- [Input rows]:
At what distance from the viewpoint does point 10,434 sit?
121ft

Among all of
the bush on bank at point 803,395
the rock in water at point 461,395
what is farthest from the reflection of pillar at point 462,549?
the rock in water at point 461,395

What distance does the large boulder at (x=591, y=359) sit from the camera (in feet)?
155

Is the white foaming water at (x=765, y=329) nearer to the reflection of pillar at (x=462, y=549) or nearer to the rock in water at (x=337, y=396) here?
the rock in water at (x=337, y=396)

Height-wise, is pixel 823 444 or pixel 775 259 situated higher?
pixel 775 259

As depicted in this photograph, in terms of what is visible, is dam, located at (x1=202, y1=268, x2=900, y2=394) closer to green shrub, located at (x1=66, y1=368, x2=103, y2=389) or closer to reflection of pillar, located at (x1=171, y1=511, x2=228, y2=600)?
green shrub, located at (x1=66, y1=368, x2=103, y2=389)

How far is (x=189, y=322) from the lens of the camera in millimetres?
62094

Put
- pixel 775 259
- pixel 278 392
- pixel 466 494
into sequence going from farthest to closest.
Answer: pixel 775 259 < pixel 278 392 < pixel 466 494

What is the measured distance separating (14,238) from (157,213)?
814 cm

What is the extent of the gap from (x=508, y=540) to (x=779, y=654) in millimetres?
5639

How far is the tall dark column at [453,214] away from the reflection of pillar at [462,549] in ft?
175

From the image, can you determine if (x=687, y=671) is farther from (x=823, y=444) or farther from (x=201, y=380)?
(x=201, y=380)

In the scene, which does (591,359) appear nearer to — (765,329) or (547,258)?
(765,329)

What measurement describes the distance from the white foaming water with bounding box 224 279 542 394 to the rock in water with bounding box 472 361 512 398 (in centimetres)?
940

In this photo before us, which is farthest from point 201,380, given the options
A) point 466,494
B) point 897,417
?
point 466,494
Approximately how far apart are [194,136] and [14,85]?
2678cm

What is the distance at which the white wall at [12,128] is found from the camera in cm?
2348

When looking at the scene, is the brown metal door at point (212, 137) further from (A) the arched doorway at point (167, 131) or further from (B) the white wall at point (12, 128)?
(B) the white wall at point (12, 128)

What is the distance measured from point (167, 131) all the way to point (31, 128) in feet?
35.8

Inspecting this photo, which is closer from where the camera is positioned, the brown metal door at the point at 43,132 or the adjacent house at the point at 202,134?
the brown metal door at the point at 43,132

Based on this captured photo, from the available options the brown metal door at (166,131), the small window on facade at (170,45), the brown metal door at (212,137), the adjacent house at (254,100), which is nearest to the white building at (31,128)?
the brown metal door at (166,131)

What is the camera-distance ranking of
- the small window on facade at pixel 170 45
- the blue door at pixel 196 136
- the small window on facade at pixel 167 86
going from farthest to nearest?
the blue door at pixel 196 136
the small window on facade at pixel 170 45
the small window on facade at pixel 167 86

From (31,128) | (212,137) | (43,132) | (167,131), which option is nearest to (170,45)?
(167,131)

- [What you need to do]: Your task is to write out the lines from the one with "Based on this" through the end of the records, exactly and with nothing added.

- [Exercise solution]:
Based on this captured photo, from the available options the brown metal door at (166,131), the small window on facade at (170,45), the brown metal door at (212,137), the adjacent house at (254,100), which is nearest to the white building at (31,128)?
the brown metal door at (166,131)

What is the camera-distance ranking of
- the small window on facade at pixel 170 45
- the blue door at pixel 196 136
- the small window on facade at pixel 167 86
going from farthest to nearest?
the blue door at pixel 196 136
the small window on facade at pixel 170 45
the small window on facade at pixel 167 86

From (31,128) | (212,137) | (43,132) | (167,131), which option is nearest to (170,45)?
(167,131)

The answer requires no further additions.